Mauer, Bunker, Grünes Band – Die neue Erinnerungskultur | MDR DOK

Der Wiederaufbau eines Grenzturms in Walbeck, Sachsen-Anhalt, spiegelt das gestiegene Interesse an der deutschen Erinnerungskultur wider, insbesondere hinsichtlich der Teilung und ihrer physischen Überbleibsel. Der 2009 illegal abgerissene Turm, ein einzigartiges Denkmal der deutschen Teilung, wurde dank des Engagements des Walbecker Heimatvereins in einem vierwöchigen Projekt wiedererrichtet und soll künftig als Mahnmal an diese Epoche der deutschen Geschichte erinnern.
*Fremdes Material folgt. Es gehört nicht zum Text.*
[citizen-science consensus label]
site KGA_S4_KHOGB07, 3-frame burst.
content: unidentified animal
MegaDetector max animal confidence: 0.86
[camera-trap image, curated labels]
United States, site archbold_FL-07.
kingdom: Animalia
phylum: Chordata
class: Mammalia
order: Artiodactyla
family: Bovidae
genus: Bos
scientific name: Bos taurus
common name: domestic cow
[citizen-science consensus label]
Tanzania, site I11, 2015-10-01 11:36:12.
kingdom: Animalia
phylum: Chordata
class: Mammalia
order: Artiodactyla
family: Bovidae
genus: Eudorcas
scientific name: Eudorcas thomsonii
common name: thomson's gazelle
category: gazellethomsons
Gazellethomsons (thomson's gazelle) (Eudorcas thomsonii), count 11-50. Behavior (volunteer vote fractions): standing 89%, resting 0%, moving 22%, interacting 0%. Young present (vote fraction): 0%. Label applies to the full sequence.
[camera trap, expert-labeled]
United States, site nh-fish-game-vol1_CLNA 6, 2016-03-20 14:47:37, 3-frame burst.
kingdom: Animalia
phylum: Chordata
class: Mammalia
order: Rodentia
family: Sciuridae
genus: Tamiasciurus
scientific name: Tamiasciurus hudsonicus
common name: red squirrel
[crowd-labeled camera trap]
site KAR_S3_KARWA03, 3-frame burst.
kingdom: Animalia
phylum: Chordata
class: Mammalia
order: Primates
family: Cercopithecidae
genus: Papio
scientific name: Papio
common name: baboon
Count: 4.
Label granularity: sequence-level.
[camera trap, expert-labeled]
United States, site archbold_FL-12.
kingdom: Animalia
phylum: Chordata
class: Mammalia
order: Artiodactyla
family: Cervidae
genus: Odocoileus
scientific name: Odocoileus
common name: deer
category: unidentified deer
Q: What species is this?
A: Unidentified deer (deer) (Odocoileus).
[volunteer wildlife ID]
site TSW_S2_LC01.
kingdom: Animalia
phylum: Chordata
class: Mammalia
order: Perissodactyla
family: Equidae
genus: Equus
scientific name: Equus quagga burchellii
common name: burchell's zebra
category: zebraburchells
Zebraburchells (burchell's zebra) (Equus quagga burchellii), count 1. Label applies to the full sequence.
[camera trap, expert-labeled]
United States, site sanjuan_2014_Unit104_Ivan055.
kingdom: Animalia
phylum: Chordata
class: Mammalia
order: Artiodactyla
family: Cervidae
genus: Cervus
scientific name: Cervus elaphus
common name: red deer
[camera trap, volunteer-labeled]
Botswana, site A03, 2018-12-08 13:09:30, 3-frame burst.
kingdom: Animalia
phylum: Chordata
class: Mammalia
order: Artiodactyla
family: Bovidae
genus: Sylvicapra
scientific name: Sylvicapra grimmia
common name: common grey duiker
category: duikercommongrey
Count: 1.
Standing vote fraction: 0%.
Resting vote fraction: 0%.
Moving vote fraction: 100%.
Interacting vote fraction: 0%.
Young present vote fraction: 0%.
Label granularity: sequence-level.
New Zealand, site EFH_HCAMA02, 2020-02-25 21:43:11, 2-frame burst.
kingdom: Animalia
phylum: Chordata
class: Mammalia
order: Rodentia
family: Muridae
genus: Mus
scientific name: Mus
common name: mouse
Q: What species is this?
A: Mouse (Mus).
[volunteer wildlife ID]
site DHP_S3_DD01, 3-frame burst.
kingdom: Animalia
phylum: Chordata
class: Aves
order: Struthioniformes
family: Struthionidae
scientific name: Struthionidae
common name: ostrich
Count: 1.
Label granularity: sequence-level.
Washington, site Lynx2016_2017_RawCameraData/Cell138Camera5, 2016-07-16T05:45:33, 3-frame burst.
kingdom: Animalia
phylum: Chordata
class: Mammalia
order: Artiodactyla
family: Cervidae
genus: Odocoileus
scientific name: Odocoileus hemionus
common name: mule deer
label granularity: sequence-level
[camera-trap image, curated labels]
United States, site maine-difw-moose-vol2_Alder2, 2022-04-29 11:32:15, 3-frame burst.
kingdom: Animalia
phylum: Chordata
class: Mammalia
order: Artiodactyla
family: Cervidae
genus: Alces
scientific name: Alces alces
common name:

Die innerdeutsche Grenze, die Deutschland fast vier Jahrzehnte lang trennte, war geprägt von Mauern, Zäunen, Minen und Selbstschussanlagen und bildete einen Todesstreifen, der das Land zerteilte und Familien und Dörfer voneinander isolierte. Viele Orte entlang der Grenze, darunter das Dorf Walbeck, lagen in der Sperrzone, und Bewohner mussten strikte Zugangskontrollen und Einschränkungen erdulden. So berichtet etwa Ulrich Mühe, dass Besuche bei seinen Großeltern in Walbeck nur mit Passierschein möglich waren. Diese Nähe zur Grenze prägte das tägliche Leben der Menschen tiefgreifend.

Nach dem Fall der Mauer am 9. November 1989 verschwand ein Großteil der Grenzanlagen, doch seither haben zahlreiche Initiativen in Deutschland, wie die in Walbeck, daran gearbeitet, Erinnerungsstücke zu erhalten und zugänglich zu machen. In Stapelburg am Harz etwa dokumentiert eine Heimatstube die Grenzgeschichte, und ein Bunker dient heute als Museum. In Hötensleben sind die Grenzanlagen sogar vollständig erhalten und zeigen in ihrer kompletten Struktur die Funktionsweise des DDR-Grenzregimes. René Müller, Vorsitzender des Grenzdenkmalvereins, erläutert die Anlage und betont die Risiken, die Menschen auf sich nahmen, um in den Westen zu fliehen. Die Erhaltung dieser Anlagen führte in Hötensleben zu Beginn zu starken Kontroversen, doch inzwischen zählt das Denkmal zum europäischen Kulturerbe, und die Bewohner sind stolz auf ihren Teil der deutsch-deutschen Geschichte.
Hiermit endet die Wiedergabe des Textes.